Should You Get Travel Insurance for Your Summer Vacation?
When booking an airfare, cruise, or hotel reservation online, companies often try to upsell you. Check one box to add a car rental. Check another to upgrade your room. You’ll also be asked if you want travel insurance, usually offered via a third party and covering everything from late-notice cancellations to health emergencies.
Is the insurance worth it, or is it the extended warranty of the travel industry?
When you opt for insurance, you’re paying a premium to protect yourself against financial losses as a result of interruptions to your travel plans. If a ticket is deemed nonrefundable by an airline, insurance could cover the cost. If they lose your bags, you might be entitled to item replacement. If you become ill, your plan may cover “gap” expenses, or fees that your existing health insurance might not.
What a policy covers depends on the tier selected, as The Philadelphia Tribune points out. You might opt for a basic plan, or an all-in policy that minimizes the fine print. In most cases, you’ll be charged roughly 6 percent of the total cost of your booking for the coverage.
For domestic travel, these policies may not provide you with a wealth of benefits. If you decide to simply cancel your trip, some insurers will require that you cite one of their specific covered reasons, like illness or a death in the family. You’ll have to provide documented proof when submitting your claim. Unless it's a very comprehensive plan, citing reasons of mood ("I don't want to go") won't get you any kind of refund.

[Source data]
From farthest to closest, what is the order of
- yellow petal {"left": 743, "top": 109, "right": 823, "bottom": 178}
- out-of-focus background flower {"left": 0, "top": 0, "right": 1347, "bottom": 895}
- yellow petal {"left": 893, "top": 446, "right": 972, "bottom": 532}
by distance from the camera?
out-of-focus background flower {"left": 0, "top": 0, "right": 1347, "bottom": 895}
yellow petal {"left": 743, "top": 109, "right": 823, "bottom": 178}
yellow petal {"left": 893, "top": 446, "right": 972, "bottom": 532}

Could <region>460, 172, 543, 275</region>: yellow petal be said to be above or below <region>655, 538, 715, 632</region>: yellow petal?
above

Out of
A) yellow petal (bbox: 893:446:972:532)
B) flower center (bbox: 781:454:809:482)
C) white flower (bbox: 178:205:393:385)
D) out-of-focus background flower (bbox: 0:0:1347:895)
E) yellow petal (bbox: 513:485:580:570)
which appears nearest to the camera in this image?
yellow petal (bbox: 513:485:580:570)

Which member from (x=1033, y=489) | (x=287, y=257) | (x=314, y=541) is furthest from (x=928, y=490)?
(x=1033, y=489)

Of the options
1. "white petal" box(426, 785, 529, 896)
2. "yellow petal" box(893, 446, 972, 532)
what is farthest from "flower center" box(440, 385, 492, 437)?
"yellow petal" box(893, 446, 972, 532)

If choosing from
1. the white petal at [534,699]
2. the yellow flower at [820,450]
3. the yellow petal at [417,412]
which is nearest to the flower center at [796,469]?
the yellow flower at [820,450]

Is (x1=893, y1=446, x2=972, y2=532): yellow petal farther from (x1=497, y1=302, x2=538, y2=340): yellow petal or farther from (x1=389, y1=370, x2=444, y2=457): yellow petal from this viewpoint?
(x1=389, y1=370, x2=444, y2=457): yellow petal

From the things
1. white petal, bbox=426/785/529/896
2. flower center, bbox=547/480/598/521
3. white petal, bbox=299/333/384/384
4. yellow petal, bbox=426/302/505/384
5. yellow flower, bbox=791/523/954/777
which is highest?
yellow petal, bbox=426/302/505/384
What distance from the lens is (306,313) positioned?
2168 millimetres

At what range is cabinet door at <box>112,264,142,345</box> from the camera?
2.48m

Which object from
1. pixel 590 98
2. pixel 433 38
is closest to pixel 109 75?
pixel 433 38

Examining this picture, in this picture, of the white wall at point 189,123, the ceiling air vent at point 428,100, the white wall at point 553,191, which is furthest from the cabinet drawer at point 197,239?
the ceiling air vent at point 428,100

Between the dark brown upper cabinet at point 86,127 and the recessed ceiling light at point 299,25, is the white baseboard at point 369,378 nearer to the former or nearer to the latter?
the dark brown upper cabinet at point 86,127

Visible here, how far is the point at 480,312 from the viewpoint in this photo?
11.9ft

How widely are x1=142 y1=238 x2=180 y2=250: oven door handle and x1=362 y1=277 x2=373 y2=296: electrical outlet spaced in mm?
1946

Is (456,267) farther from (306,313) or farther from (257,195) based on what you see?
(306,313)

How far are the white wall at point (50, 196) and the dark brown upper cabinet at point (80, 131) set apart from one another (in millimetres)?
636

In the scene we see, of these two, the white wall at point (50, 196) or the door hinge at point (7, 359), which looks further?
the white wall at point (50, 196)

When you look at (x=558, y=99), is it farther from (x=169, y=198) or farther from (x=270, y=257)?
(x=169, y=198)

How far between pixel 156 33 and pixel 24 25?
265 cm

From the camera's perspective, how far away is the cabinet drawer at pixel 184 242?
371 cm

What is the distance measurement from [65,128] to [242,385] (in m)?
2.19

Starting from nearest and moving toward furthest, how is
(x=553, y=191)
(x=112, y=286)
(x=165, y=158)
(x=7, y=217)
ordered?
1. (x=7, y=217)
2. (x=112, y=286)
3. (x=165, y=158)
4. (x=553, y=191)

...

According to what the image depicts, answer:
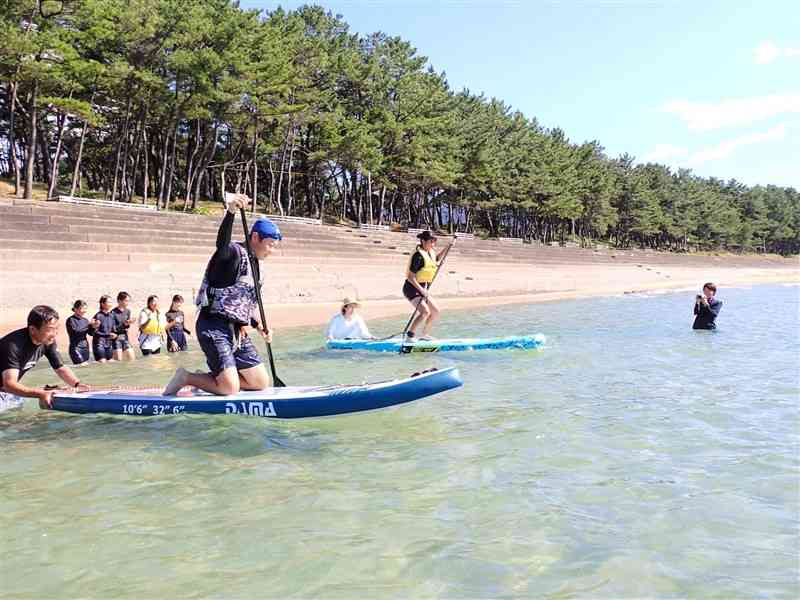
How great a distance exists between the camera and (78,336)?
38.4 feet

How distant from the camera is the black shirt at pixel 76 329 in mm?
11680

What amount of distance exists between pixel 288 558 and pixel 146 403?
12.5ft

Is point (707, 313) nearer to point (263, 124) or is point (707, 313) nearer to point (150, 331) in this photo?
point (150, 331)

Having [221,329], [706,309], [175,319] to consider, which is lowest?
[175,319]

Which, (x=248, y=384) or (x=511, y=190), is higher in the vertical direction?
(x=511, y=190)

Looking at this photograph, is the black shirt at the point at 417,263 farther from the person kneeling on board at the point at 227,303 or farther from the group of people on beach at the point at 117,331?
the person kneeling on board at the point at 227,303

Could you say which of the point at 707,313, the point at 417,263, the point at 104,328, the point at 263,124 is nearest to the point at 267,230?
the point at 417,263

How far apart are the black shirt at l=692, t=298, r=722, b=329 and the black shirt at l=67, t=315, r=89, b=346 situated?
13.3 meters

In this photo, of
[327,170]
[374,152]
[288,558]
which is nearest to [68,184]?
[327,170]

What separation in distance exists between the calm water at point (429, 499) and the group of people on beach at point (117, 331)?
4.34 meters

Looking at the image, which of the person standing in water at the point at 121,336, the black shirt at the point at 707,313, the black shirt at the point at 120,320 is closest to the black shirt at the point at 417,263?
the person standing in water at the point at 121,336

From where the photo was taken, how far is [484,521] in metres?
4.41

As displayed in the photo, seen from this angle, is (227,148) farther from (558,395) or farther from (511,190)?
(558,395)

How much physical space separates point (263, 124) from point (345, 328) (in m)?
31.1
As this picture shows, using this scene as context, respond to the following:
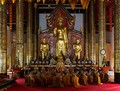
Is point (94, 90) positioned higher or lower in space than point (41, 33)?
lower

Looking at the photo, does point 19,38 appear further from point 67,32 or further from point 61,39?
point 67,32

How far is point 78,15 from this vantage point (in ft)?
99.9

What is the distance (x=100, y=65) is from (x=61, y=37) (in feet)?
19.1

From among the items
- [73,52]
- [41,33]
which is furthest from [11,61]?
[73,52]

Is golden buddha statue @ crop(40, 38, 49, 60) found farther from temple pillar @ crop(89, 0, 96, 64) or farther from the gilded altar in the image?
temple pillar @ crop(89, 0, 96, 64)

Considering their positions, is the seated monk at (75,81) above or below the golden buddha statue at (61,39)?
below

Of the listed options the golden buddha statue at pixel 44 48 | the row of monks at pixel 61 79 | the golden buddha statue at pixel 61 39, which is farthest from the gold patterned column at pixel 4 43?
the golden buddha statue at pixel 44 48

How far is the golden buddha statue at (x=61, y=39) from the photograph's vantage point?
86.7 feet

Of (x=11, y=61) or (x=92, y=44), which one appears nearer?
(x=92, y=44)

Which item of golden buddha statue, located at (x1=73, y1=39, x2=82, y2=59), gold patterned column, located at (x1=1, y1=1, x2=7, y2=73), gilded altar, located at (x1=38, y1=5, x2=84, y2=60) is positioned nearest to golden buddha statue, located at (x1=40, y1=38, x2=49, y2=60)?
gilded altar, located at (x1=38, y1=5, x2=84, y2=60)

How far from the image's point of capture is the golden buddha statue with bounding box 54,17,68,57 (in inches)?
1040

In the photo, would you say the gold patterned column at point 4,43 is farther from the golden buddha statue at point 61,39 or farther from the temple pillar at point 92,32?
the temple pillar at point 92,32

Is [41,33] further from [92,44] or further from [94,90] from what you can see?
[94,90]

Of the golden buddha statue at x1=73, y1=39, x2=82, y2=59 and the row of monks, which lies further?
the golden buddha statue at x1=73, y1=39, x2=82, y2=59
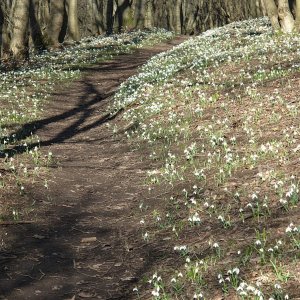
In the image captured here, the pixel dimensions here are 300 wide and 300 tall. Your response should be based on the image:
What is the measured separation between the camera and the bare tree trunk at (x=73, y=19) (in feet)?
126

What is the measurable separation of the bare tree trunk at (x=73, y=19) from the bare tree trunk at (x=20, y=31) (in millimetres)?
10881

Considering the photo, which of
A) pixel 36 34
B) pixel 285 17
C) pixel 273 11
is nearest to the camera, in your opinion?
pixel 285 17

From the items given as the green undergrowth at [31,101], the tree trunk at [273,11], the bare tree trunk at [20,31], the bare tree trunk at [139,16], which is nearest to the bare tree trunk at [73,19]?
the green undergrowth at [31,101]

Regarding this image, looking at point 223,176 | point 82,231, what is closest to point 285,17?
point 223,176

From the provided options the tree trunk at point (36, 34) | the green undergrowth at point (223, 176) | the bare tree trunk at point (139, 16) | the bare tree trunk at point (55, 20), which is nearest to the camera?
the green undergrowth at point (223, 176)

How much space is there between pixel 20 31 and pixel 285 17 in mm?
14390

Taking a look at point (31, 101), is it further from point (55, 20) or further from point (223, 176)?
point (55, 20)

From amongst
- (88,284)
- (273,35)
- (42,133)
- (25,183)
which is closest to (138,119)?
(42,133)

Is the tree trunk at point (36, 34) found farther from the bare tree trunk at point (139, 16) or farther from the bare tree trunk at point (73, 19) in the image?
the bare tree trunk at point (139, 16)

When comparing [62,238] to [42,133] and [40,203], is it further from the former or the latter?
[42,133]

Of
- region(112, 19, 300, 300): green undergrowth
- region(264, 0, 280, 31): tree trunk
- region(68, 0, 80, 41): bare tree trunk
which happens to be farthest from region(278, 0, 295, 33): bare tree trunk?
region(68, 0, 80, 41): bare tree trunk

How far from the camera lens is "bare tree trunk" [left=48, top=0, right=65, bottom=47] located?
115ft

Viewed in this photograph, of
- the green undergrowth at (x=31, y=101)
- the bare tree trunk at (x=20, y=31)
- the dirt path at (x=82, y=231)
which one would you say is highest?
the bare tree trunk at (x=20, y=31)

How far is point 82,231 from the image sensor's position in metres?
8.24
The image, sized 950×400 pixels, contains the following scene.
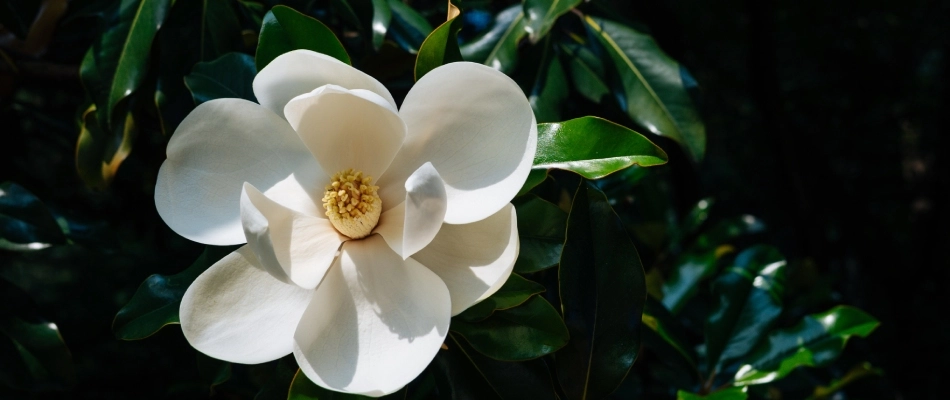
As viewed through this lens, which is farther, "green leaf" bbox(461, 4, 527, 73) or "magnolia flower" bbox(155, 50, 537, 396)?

» WORK INSTRUCTION 1
Duplicate the part of the travel insurance article starting with "When booking an" and going on through "insurance might not.".
» WORK INSTRUCTION 2
Go on with the travel insurance article from the point where it stops.

» RESULT 1
When booking an airfare, cruise, or hotel reservation online, companies often try to upsell you. Check one box to add a car rental. Check another to upgrade your room. You’ll also be asked if you want travel insurance, usually offered via a third party and covering everything from late-notice cancellations to health emergencies.
Is the insurance worth it, or is it the extended warranty of the travel industry?
When you opt for insurance, you’re paying a premium to protect yourself against financial losses as a result of interruptions to your travel plans. If a ticket is deemed nonrefundable by an airline, insurance could cover the cost. If they lose your bags, you might be entitled to item replacement. If you become ill, your plan may cover “gap” expenses, or fees that your existing health insurance might not.

» RESULT 2
Other coverage may simply be duplicated by benefits you already have. Several hotel chains offer low or no-penalty cancellations, and most health insurance policies should cover any medical situations you encounter within the United States.
Domestic insurance is a good option, however, if a family member is ill or you anticipate a better-than-average chance your trip might need to be postponed.
International travel is a different story. These flights are typically more expensive than domestic tickets and may have a more profound impact on your wallet if you’re unable to follow through on your plans. Your health plan may also get more restrictive with traveling abroad, particularly if you incur costs like medical evacuation. A recent AAA survey noted that 38 percent of respondents planned on purchasing insurance for future international trips.
Before opting for any kind of insurance, check with the credit card company you plan to use for booking. Many offer travel insurance perks that could either supplement or even replace third-party plans.